The book, called “The ABCs of Dryston’s Autism,” conveys many of the St. Rose mother’s experiences with her now 7-year-old son, Dryston, who is non-verbal. He was diagnosed with autism when he was two years old. Her first book, “Dryston, it’s OK,” was centered around the challenges autistic youths deal with, such as handling mistakes. “The ABCs” go into more specifics than the first book, detailing more of Sims’ personal experiences to hopefully provide a road map for parents encountering similar scenarios for the first time.
“This one elaborates on the daily things we go through,” Sims said. “From visiting places like the grocery store, being at home together … just learning your routine is so important. It’s about being positive for your child and being supportive of a child with autism.”
The book, published by Fulton Books, is now available at Barnes and Noble and Amazon while digital copies are available on Google Play.
“I am very proud,” Sims said. “I feel like I started something and I feel accomplished, like, ‘ yes, I am a stay-at-home mom, but there’s so much more I can accomplish. It just inspires me to push myself to do other things.”
One of the key points she illustrates in the book is to shut out negativity from those who might be unfamiliar or uneducated on the unique challenges presented by autism.
“Family is important … it’s the most important thing, and make it the priority,” Sims said. “Don’t worry about others. In the store, out and about … if someone says anything negative, just keep going and pay them no mind.
“You know your baby. Handle it with your baby, and don’t worry about the people who don’t know any better.”

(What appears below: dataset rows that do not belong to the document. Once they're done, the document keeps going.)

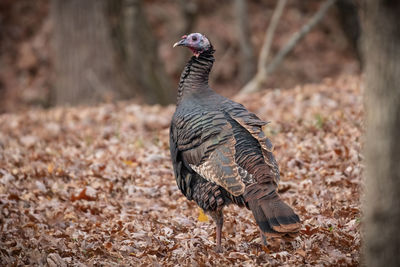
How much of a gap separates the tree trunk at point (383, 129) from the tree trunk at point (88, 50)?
925 centimetres

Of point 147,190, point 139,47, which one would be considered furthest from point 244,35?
point 147,190

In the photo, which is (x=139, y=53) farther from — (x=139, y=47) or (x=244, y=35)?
(x=244, y=35)

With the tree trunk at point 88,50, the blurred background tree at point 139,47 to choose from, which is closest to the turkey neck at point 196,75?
the blurred background tree at point 139,47

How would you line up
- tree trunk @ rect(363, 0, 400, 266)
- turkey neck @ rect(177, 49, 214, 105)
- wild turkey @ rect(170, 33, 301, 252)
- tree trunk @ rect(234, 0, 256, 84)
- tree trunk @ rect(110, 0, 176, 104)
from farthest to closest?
tree trunk @ rect(234, 0, 256, 84), tree trunk @ rect(110, 0, 176, 104), turkey neck @ rect(177, 49, 214, 105), wild turkey @ rect(170, 33, 301, 252), tree trunk @ rect(363, 0, 400, 266)

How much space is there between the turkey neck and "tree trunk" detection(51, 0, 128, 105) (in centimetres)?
633

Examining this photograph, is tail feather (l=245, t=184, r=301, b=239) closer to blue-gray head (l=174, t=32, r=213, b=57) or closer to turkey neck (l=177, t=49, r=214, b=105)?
turkey neck (l=177, t=49, r=214, b=105)

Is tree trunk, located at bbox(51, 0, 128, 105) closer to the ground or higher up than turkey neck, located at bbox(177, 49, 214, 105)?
higher up

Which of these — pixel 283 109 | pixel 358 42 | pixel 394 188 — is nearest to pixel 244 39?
pixel 358 42

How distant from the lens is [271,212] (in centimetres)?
443

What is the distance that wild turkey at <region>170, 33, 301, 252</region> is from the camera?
4.57 metres

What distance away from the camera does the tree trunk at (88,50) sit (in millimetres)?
12125

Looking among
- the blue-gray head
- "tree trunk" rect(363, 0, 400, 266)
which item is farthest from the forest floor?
the blue-gray head

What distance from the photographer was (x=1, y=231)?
5.77m

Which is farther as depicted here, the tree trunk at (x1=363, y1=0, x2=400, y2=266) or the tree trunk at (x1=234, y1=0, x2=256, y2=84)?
the tree trunk at (x1=234, y1=0, x2=256, y2=84)
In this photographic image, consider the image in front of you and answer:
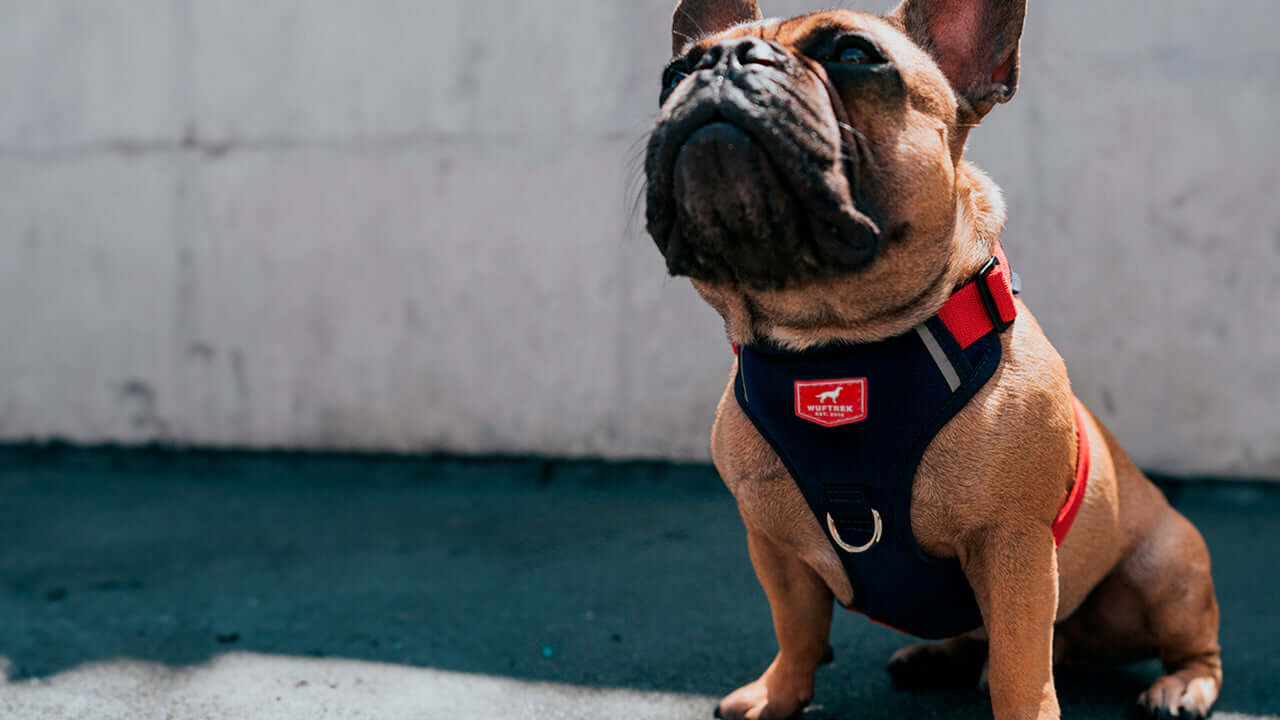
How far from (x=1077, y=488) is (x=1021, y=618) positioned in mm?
385

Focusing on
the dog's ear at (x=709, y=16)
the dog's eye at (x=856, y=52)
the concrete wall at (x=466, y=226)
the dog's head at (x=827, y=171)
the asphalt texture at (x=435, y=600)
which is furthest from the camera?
the concrete wall at (x=466, y=226)

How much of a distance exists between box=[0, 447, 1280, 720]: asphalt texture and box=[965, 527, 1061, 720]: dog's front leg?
704 millimetres

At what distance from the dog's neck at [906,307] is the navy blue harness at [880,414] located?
0.07 ft

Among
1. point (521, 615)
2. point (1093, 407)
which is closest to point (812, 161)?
point (521, 615)

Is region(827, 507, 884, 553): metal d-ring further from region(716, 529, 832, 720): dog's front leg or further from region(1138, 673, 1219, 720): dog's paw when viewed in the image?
region(1138, 673, 1219, 720): dog's paw

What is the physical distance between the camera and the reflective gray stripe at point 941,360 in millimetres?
1937

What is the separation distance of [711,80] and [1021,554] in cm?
112

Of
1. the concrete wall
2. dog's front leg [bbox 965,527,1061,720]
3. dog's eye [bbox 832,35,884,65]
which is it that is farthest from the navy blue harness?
the concrete wall

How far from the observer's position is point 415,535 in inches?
181

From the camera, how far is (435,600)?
12.2ft

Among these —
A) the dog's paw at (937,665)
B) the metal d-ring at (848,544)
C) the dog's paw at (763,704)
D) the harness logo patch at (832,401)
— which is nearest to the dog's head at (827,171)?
the harness logo patch at (832,401)

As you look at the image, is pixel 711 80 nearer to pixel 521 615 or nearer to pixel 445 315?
pixel 521 615

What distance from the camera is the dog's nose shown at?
1816 millimetres

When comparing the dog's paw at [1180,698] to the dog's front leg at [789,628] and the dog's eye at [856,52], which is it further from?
the dog's eye at [856,52]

Dryston is nonverbal—approximately 30 percent of people diagnosed with autism never learn to speak more than a few words. Those with autism can be prone to bursts of distress or emotion that can be difficult to manage — not limited to children —for both the afflicted and their guardian or companion at a given time.
Sims began to have concerns about Dryston’s development when he was 10 months old because he was having difficulty crawling, then at the age of one he wasn’t learning to speak at the expected pace. She had his hearing checked out, and it was “perfect.” She was referred to an early steps program, and at that point the prospect of autism was discussed. After an evaluation, that suspicion was confirmed, and it was an emotional time, Sims recalled.
Since that time, she says Dryston has taught her just as much as she has taught her child.
Though it was only a little more than a year ago when Sims received the early published copies of her first book, ‘Dryston, it’s OK,’ her son has grown so much since that time, both physically and in his development.
Due to COVID-19, he has been E-learning at home and working with his teachers online. While Sims said she does want Dryston to have that in-person social interaction, the home-learning has had its benefits for her son.
“At home, he’s in a safe space and he’s comfortable learning here,” Sims said. “And he’s growing so much with his language. I thought we would have a bit of rough time with his math stuff, but he’s really catching on fast. With his writing, we’re getting there, but he’s further along than I thought he would be.”
For Sims, the realization of both of her published works brought her great pride.
“But the second time … I don’t know, it just gave me the feeling of ‘Wow, I did it again. And I could keep doing it,’” Sims said, adding she isn’t sure what her next step will be writing wise, though it sounds like more of a matter of “when” than “if.”
“I’m looking forward to hearing from people on this one,” Sims said. “After the first book, I heard a lot of good feedback from people who had read it and who appreciated hearing my experiences. This one, we just got it, and I hope it helps people, too. I want it to be a stepping stool to help those families.”